Alessandro Bezzi
Premessa: ho studiato Scienze
Politiche e al momento mi occupo di “comunicazione e social media”. Mi viene
quindi abbastanza spontaneo osservare la comunicazione
politica e il ruolo, sempre più decisivo , che i media hanno nell’orientare
preferenze, voti ed opinioni. Oggi proverò a fare un pezzo di analisi,
cercando di mantenermi oggettivo, sul problema
della comunicazione “a sinistra”.
In Italia, i social media influiscono nello spostare i voti?
Ancora, a mio parere, non sono così decisivi come si dice: sia per una
questione anagrafica che per un diffuso analfabetismo digitale: il media per
eccellenza nello spostare il voto resta
la televisione, che però sempre più spesso si allaccia agli umori della
rete per portare avanti dibattiti (e risparmiare un effettivo lavoro di
approfondimento). L’idea che mi sono fatto, discutibilissima, è che i social
contribuiscono più a costruire l’agenda politica che non a spostare i voti.
Berlusconi non ha fatto una buona campagna
sui social, ma le sue apparizioni tv – perfette da un punto di vista
comunicativo – lo hanno risollevato grazie alla presa su un elettorato meno
giovane e/o impegnato ma determinante per vincere.
Renzi e Grillo, i più abili a utilizzare le risorse del web, hanno
riempito piazze sapendo benissimo che le
elezioni - primarie o politiche che siano - si vincono anche con la fisicità.
Pensate a Grillo, che ha letteralmente “esibito il suo corpo” traversando lo
Stretto, o anche solo sgolandosi con la
teatralità di un attore navigato.

◇ ◇ ◇ ◇ ◇ ◇ ◇

■ **ESERCIZIO 1**:
Rispondi a queste domande sul brano dedicato alla comunicazione politica:
(a) Secondo l'autore, quale mezzo resta il più efficace nello spostare il voto?
(b) Quali due politici vengono indicati come i più abili a usare le risorse del web?
(c) Che cosa ha attraversato Grillo?
Il brano e i record non hanno alcun legame tra loro.

◇ ◇ ◇ ◇ ◇ ◇ ◇

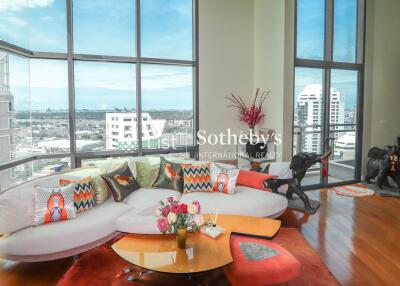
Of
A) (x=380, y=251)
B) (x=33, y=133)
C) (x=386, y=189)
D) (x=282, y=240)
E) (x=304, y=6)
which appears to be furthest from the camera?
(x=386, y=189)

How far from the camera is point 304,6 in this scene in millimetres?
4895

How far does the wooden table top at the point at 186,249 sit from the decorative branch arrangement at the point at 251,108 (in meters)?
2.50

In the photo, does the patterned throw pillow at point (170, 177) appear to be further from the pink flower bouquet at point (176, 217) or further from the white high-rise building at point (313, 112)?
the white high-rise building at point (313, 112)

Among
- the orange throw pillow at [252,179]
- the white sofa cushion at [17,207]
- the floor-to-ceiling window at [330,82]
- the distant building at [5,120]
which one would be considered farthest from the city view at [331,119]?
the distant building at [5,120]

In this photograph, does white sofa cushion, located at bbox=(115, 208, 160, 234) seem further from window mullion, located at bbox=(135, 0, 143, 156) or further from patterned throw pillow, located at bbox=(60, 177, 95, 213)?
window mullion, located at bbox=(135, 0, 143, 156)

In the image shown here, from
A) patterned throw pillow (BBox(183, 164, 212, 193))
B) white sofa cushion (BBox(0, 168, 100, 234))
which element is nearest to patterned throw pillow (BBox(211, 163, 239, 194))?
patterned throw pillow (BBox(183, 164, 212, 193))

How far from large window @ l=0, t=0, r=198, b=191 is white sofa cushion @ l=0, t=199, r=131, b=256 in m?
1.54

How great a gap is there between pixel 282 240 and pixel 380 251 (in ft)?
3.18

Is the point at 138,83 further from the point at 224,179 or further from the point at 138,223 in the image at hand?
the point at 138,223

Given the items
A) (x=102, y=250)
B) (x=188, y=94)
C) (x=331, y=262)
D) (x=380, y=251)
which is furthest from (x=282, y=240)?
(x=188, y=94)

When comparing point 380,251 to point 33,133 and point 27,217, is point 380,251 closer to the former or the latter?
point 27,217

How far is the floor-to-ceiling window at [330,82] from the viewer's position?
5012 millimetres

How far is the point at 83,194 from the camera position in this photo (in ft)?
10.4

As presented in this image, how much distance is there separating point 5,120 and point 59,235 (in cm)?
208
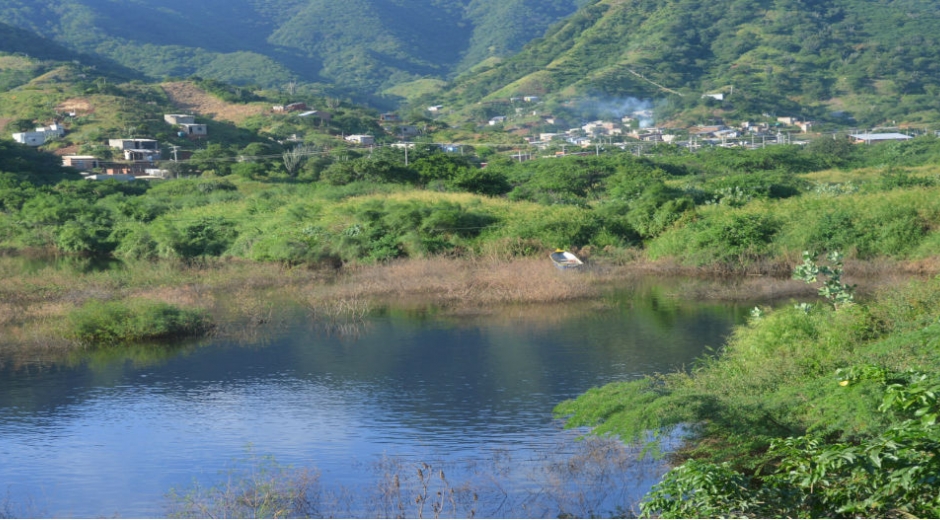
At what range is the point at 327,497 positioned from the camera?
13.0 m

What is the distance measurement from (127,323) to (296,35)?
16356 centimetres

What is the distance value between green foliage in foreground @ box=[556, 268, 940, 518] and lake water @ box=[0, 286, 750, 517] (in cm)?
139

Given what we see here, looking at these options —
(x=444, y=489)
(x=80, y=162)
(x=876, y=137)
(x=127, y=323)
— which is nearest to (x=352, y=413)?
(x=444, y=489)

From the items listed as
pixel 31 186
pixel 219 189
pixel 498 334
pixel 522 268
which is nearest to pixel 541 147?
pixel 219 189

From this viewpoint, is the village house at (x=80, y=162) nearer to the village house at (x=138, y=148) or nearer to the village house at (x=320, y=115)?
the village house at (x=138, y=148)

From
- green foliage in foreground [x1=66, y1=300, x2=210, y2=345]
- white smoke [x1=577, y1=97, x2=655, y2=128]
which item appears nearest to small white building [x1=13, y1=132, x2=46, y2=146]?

◇ ◇ ◇ ◇ ◇ ◇ ◇

■ **ESERCIZIO 2**:
Individua tutte le righe dei record che contengono la parola "ceiling" e trascrivile.

■ **RISPOSTA COMPLETA 1**:
(a) La televisione.
(b) Renzi e Grillo.
(c) Lo Stretto.

■ **RISPOSTA COMPLETA 2**:
- the floor-to-ceiling window at [330,82]
How far is the floor-to-ceiling window at [330,82] from the viewer's position?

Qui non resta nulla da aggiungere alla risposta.